@jordangeneration As a newbie lifter, you can pretty easily gain muscle in a deficit. I'm still making gains after lifting for the majority of two years and being in a deficit most of that time as well.
@jordangeneration I looked up my sedentary maintenance calories for the weight I want to be, and I generally stick to that number plus 100-200 calories on days I am really hungry. I also try to prioritize protein: I aim for 25% of my daily calories to be from protein.
@lifeunlocked I love this breakdown! I often get so bogged down by a large goal, especially a vague one like "get fit." But you've broken down your process into such manageable steps.
Do you think you'll stick to PPL for the foreseeable future? Congratulations on all your tremendous projects and thank you for sharing with the community!
@nishan I’m definitely going to stick with my current routine until the end of September. In October I might try out a new one, but for now, even if it isn’t the most perfect and ideal lifting program for a beginner, I want to keep sticking to it, just to cement the habit of lifting 3 times a week.
The app I mentioned has all of the recommended routines I have ever seen in the sidebars of fitness subs programmed into it, so it’s really easy to switch programs, whenever I decide to do it.
@skilletboy It’s Personal Training Coach. There is even a subreddit for it: r/personaltrainingcoach - hope it helps! It’s free to start, and a $15 in-app purchase upgrade, which I gladly paid for!

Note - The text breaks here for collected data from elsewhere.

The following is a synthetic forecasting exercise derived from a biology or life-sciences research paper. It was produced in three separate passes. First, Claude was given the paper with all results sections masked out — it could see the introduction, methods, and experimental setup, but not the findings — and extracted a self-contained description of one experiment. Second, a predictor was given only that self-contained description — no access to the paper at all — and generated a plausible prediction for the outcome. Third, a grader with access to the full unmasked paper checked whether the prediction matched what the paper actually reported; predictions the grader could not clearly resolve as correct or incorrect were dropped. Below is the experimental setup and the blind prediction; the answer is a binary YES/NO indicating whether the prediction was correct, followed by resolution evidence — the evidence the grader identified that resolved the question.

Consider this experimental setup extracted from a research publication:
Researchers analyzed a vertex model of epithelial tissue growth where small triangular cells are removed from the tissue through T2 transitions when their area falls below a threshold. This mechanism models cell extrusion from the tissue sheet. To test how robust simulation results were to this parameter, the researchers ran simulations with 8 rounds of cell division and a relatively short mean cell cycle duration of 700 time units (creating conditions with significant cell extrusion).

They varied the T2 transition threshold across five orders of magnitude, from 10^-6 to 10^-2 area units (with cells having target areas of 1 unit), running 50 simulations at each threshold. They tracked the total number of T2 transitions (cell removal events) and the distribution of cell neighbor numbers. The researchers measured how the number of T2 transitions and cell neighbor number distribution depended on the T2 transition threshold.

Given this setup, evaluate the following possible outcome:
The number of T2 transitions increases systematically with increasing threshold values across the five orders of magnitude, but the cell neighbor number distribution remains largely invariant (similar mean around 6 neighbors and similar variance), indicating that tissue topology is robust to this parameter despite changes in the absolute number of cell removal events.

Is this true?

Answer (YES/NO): NO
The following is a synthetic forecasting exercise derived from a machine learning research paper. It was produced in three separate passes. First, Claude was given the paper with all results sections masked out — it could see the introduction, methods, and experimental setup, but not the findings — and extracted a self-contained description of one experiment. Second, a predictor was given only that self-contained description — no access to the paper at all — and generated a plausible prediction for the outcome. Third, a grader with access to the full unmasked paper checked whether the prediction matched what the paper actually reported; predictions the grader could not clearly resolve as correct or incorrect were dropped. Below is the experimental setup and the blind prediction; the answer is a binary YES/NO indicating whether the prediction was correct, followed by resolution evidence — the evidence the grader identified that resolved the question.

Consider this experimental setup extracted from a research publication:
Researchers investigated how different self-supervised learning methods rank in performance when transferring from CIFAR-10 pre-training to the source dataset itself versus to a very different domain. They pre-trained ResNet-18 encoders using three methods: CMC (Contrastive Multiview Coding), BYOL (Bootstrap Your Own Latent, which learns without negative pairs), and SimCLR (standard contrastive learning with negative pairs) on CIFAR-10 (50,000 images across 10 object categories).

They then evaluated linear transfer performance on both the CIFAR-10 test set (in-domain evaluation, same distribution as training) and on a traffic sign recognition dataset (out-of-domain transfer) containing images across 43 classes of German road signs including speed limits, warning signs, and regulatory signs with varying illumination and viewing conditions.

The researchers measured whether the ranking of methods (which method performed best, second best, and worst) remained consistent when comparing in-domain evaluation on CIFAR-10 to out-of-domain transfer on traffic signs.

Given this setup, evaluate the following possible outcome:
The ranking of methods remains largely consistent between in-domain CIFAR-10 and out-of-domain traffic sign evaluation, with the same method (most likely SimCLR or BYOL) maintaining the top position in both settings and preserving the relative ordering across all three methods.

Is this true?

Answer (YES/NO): YES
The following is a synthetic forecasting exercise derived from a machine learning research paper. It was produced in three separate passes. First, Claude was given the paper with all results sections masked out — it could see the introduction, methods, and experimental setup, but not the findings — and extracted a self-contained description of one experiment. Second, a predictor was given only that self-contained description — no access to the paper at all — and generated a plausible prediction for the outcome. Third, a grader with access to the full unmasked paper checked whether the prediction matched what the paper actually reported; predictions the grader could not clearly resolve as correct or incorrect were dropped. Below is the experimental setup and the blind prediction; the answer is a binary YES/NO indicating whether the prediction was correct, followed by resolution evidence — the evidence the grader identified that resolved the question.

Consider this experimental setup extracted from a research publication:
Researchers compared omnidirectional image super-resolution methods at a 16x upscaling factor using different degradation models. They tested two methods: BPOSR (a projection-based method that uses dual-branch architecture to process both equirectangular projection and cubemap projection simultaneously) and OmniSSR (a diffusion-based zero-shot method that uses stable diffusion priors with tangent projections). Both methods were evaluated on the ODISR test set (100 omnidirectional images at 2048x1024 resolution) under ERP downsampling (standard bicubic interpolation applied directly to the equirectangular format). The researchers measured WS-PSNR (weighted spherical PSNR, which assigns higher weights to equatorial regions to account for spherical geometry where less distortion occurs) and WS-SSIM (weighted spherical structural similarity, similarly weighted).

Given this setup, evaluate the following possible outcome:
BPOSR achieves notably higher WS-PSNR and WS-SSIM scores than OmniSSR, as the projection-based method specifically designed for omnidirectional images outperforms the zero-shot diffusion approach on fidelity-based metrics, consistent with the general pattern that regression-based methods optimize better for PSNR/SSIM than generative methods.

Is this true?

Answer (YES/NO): NO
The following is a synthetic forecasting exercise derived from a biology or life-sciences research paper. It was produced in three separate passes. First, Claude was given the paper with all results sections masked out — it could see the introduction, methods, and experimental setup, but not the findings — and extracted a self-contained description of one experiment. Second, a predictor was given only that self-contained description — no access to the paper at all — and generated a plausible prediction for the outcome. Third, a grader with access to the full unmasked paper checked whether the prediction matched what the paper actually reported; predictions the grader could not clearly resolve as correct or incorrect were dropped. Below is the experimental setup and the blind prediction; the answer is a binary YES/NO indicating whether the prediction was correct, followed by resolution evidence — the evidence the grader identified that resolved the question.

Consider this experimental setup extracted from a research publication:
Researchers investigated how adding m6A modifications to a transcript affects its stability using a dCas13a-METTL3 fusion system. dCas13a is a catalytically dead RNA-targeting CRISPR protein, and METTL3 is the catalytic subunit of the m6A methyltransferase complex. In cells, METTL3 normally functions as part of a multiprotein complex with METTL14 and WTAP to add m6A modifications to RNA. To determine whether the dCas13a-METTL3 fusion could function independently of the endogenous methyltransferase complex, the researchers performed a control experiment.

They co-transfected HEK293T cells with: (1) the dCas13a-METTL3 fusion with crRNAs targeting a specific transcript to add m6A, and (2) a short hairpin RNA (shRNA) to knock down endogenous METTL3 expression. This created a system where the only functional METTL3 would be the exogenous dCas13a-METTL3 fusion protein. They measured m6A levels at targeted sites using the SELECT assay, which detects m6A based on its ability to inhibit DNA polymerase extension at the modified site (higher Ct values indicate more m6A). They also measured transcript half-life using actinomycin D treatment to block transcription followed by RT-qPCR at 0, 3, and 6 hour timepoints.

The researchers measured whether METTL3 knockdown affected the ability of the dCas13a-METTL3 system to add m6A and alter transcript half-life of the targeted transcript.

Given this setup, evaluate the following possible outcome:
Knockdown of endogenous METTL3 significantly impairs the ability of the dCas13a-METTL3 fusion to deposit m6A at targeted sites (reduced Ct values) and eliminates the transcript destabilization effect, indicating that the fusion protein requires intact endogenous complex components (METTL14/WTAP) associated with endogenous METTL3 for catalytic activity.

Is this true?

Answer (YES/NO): NO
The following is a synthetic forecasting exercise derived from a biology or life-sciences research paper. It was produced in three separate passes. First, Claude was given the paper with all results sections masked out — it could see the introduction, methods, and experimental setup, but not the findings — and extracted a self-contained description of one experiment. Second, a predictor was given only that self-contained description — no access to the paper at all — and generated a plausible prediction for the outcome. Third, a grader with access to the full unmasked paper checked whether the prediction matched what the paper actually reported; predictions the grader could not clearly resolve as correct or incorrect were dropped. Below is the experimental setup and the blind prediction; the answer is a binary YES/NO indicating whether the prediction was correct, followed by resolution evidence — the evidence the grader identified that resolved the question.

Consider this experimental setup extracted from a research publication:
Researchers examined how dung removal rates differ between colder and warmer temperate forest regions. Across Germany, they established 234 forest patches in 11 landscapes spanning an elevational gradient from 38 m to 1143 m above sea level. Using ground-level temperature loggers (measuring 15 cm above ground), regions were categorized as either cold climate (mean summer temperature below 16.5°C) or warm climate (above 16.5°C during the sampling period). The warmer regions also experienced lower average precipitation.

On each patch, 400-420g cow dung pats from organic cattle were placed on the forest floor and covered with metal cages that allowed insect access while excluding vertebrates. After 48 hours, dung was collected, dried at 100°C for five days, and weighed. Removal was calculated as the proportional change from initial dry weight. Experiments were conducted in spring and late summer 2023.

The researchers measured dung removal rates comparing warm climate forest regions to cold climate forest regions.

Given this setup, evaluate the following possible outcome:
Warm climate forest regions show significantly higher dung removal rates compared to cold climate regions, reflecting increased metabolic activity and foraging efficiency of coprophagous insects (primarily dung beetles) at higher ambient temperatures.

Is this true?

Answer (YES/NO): NO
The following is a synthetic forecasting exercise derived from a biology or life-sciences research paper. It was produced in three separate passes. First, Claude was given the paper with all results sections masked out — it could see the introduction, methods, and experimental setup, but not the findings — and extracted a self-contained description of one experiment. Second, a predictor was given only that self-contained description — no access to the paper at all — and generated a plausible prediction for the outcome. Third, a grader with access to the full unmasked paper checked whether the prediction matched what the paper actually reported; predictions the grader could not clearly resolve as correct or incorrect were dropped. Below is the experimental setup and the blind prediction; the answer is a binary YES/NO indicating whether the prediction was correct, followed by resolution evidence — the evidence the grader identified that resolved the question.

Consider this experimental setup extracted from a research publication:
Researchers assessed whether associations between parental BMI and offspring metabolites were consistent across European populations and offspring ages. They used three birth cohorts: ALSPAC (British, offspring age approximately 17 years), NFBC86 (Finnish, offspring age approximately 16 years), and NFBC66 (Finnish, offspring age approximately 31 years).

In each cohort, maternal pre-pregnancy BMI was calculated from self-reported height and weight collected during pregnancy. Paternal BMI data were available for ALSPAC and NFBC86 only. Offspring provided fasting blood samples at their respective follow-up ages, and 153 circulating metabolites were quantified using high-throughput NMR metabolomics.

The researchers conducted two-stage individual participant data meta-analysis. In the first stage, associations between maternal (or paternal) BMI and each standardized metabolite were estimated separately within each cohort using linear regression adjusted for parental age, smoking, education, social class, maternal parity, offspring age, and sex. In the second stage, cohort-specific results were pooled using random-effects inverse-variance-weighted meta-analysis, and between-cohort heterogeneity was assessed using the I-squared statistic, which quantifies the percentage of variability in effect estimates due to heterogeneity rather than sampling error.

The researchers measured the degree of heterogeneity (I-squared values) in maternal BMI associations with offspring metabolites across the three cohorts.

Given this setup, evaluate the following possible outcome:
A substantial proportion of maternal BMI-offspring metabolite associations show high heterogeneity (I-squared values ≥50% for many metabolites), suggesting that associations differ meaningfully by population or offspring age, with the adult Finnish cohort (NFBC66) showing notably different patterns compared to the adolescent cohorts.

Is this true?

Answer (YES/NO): NO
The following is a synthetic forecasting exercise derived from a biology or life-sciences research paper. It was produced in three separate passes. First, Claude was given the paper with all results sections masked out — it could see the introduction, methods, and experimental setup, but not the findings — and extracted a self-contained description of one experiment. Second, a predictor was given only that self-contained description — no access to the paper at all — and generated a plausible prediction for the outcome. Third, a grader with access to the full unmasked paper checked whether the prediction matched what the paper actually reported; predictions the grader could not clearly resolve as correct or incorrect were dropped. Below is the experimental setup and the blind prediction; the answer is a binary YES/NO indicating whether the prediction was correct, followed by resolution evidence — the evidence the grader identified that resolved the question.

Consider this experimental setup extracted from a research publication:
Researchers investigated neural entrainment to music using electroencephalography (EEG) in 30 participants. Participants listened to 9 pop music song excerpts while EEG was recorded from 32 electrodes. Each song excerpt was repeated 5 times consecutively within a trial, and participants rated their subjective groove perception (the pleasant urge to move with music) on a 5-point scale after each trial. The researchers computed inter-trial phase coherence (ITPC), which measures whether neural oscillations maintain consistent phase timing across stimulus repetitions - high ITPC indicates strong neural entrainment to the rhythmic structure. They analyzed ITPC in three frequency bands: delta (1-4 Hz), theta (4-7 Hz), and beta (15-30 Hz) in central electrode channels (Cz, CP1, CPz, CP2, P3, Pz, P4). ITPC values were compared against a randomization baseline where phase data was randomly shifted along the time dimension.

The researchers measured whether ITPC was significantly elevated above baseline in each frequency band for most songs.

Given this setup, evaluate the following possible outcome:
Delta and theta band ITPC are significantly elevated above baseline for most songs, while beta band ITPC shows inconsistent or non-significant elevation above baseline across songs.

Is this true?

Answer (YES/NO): YES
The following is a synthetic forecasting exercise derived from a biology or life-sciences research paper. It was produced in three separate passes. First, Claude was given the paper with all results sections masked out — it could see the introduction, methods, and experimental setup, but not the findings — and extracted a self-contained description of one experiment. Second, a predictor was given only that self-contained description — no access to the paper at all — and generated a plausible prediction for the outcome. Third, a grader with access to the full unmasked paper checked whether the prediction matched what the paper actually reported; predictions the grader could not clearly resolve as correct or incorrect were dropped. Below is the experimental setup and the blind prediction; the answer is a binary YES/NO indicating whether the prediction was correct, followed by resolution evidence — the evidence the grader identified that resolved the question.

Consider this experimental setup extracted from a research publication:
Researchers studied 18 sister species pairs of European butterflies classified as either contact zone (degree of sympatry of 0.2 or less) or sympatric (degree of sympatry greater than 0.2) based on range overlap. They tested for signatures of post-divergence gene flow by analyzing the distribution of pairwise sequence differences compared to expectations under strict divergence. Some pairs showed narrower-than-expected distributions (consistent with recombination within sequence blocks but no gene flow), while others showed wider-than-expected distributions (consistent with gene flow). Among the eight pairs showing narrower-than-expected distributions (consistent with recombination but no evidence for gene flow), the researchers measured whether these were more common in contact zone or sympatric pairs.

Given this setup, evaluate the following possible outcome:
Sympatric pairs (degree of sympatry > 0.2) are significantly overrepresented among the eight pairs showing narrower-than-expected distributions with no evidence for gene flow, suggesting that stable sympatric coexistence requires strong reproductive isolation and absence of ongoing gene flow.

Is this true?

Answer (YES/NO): NO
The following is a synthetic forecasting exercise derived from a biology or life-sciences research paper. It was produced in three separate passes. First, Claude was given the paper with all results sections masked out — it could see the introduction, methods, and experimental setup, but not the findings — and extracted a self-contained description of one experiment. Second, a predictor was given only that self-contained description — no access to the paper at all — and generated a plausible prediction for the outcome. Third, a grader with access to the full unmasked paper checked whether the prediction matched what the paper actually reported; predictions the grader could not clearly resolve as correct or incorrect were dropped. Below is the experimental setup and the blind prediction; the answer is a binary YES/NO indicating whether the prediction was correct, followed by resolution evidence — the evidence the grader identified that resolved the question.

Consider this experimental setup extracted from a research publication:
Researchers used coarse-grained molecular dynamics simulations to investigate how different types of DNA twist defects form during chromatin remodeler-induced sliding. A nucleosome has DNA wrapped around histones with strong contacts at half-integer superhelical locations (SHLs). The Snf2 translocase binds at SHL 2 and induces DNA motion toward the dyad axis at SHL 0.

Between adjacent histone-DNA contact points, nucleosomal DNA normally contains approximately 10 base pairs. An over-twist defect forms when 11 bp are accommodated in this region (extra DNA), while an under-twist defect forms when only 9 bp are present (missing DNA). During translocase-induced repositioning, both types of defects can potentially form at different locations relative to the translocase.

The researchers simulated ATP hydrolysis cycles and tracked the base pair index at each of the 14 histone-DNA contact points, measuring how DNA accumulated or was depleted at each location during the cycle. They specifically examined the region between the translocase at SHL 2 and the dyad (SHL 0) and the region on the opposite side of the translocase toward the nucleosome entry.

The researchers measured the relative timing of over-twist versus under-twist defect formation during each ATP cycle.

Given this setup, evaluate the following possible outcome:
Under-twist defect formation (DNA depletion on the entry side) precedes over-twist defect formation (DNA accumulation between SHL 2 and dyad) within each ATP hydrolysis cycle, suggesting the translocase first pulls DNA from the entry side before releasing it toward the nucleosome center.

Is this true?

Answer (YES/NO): NO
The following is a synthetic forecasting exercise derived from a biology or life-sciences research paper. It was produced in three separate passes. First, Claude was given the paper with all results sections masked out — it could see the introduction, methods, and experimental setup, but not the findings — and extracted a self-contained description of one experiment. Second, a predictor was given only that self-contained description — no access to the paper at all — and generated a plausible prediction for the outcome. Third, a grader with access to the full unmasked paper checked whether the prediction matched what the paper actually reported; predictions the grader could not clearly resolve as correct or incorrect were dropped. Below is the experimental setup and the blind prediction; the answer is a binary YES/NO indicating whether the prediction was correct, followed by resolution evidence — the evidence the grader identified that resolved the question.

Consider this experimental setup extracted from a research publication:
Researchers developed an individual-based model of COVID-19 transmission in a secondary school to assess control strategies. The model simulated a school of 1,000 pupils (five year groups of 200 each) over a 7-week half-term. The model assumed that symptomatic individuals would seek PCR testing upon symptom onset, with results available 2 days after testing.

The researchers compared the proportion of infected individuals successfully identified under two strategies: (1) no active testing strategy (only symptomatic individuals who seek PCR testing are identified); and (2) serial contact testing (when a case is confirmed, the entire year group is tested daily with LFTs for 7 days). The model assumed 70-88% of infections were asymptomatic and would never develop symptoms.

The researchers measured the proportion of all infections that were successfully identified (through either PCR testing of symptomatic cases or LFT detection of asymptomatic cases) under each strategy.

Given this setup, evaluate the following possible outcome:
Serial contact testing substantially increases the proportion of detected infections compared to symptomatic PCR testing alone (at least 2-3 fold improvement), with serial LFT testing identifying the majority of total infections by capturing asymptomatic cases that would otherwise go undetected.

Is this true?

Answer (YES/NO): NO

@lifeunlocked The broom handle idea is great! Barbells are so intimidating, and the only time I ever tried I had so much difficulty even lifting the thing that form practice was out of the question.
@jake2847 I’m glad it helped! I don’t know if it’s the “official” way to learn how to do barbell stuff (like I said, I am a total beginner and was making it up as I go), but one thing that also might help: you gym might have multiple barbells (of different weights). My gym has 2 standard 20kg barbells and one 15kg barbell (apparently it’s the “ladies barbell” hahaha), and they visually look the same, and the way to check is on a little disc at the end/outward facing side of the part where you would add weight to a barbell. I definitely started from dumb bells, moved to the ladies bar, and am just now working with the standard bar. Just something to check out!